I just synced my Omnia to Outlook 2007 on Vista. I ended up with only 28 contacts in Outlook on both the laptop and phone. Before the sync, I had hundreds of contacts.
Any suggestions as to what to do to recover the lost contacts would be greatly, greatly appreciated!
I just synced my Omnia to Outlook 2007 on Vista. I ended up with only 28 contacts in Outlook on both the laptop and phone. Before the sync, I had hundreds of contacts.
Any suggestions as to what to do to recover the lost contacts would be greatly, greatly appreciated!
Did you look in the deleted folder of Outlook? If your Contacts are there, drag them back to your Contacts folder in Outlook, check your sync settings and resync.

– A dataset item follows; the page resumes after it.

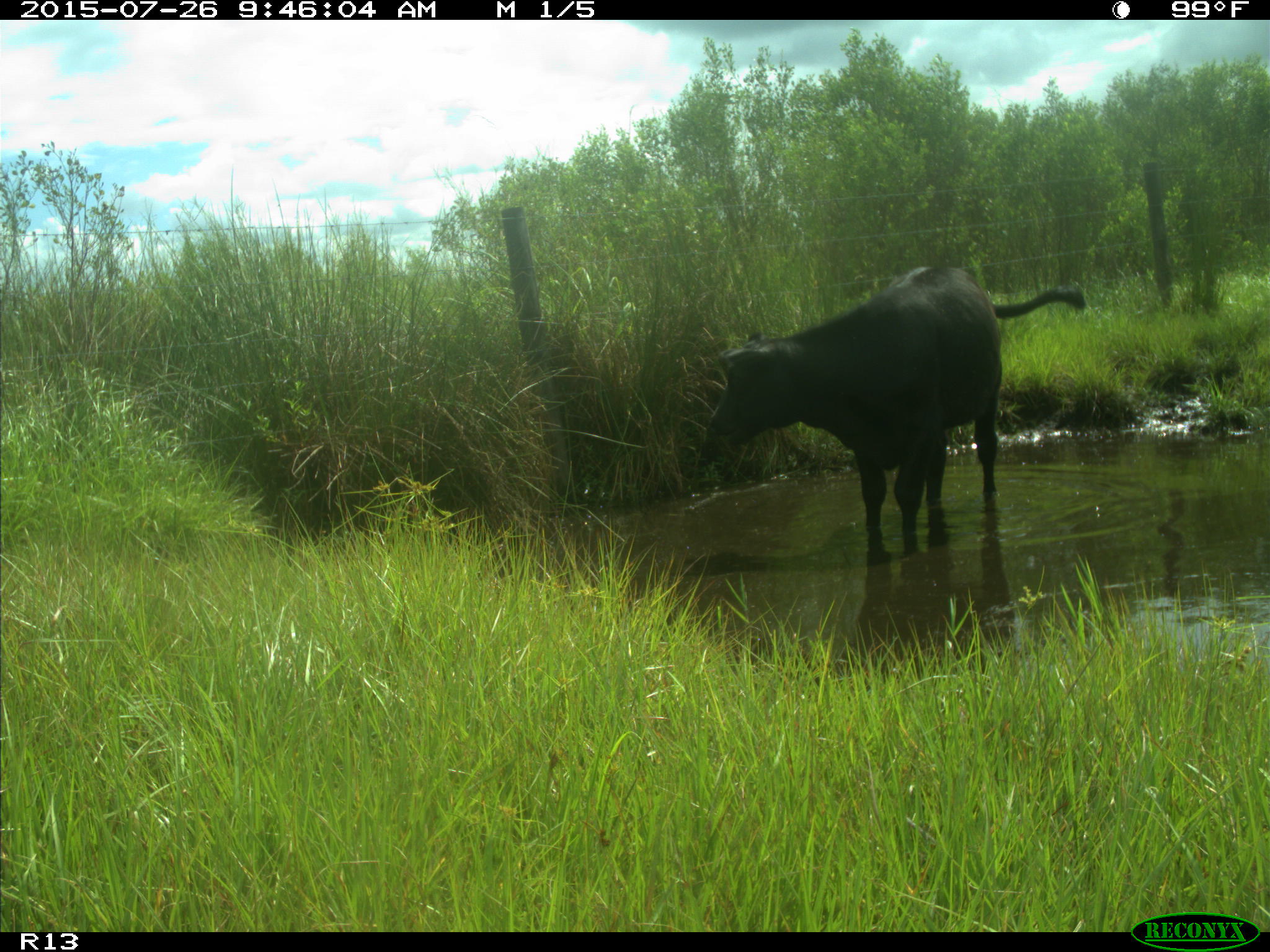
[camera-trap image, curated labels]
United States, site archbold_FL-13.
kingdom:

I cannot thank you enough. I checked, and there they were. Three so-called sources of technical support -- Samsung Level 2, Verizon Wireless, and Verizon (So-called) Premium Technical Support -- had no suggestions.

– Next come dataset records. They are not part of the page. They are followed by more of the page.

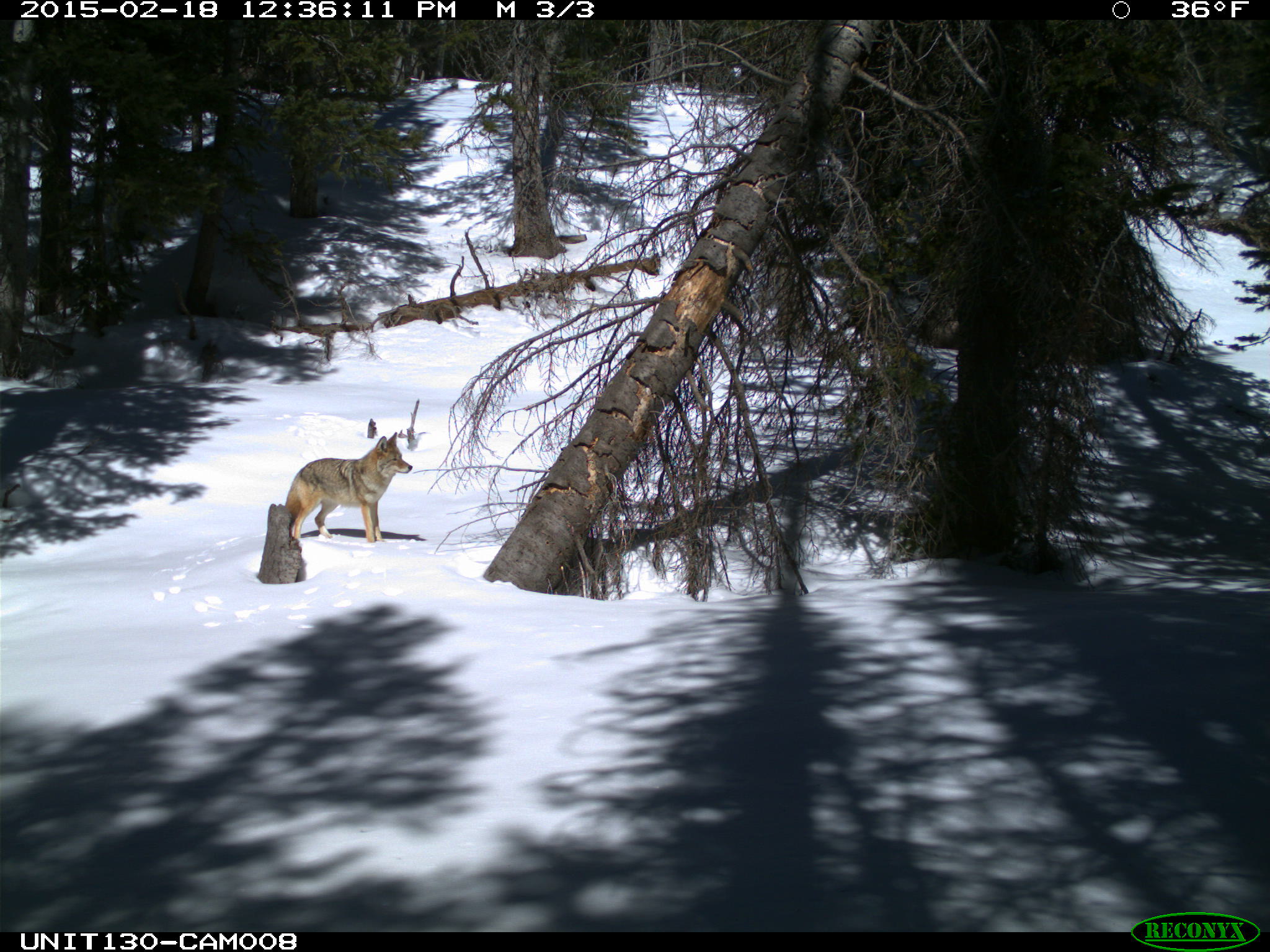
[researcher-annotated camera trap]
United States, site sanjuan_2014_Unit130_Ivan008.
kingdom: Animalia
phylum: Chordata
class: Mammalia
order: Carnivora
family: Canidae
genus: Canis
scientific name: Canis latrans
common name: coyote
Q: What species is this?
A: Canis latrans (coyote).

You have saved my day -- and many, many, many hours of re-entry!
I cannot thank you enough. I checked, and there they were. Three so-called sources of technical support -- Samsung Level 2, Verizon Wireless, and Verizon (So-called) Premium Technical Support -- had no suggestions.

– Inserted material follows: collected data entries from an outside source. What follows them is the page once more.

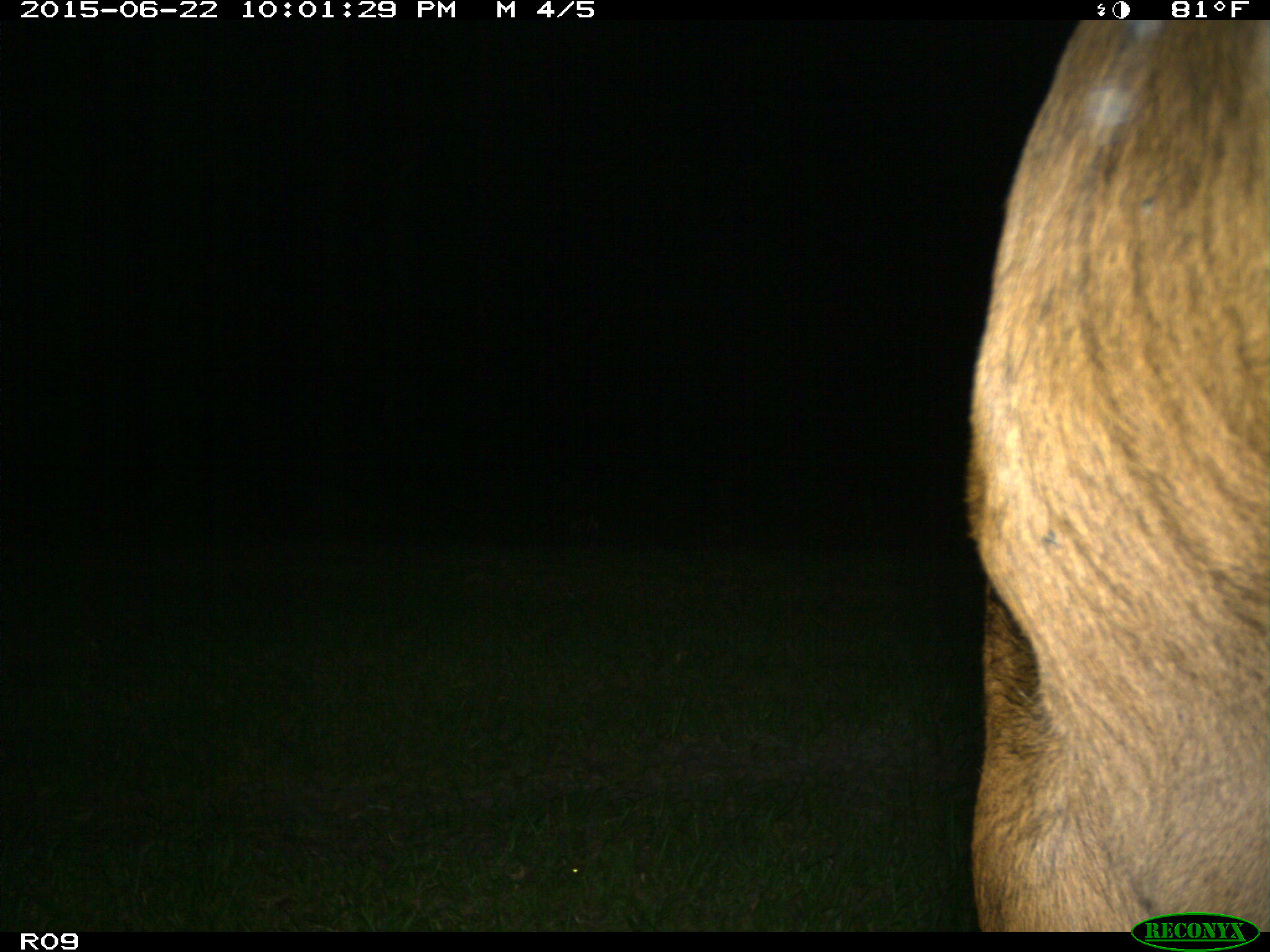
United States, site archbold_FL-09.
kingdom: Animalia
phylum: Chordata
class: Mammalia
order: Artiodactyla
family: Bovidae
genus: Bos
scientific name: Bos taurus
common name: domestic cow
Bos taurus (domestic cow).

You have saved my day -- and many, many, many hours of re-entry!
Thank you so much, Jim!!!
Glad things worked out so well, Frank. It was one of those: don't ask me how I know... I used to like to try to sync my Palm device to Outlook on one computer, NetManage's Ecco Pro on another. Deleted items are easy. It's when everything gets duplicated that you have the most fun.
So! BACKUP! In Outlook, you can do File, Export, and pick a .PST file, and export everything to that, including subfolders, etc. I do this periodically, label my interim copies as "working," then when I start to approach my Exchange Store limit, I make a permanent backup, store a couple copies different physical locations, and a load a working copy of my permanent PST backup into Outlook. So on my everyday computer, I have my current mail store, my previous batch (for the last year or two), with other PST files from earlier available to load if need be. Another computer has every PST file I ever generated back to 1996 loaded into Outlook, indexed by dtSearch, so if I get a "hmmm, this sounds familiar, didn't we deal with this around 2003, it's no sweat to search it up, since these days for me most business transactions leave an e-mail trace.
You can also backup your handheld device but, obviously from the above, I'm getting a lot more mileage out of desktop backups.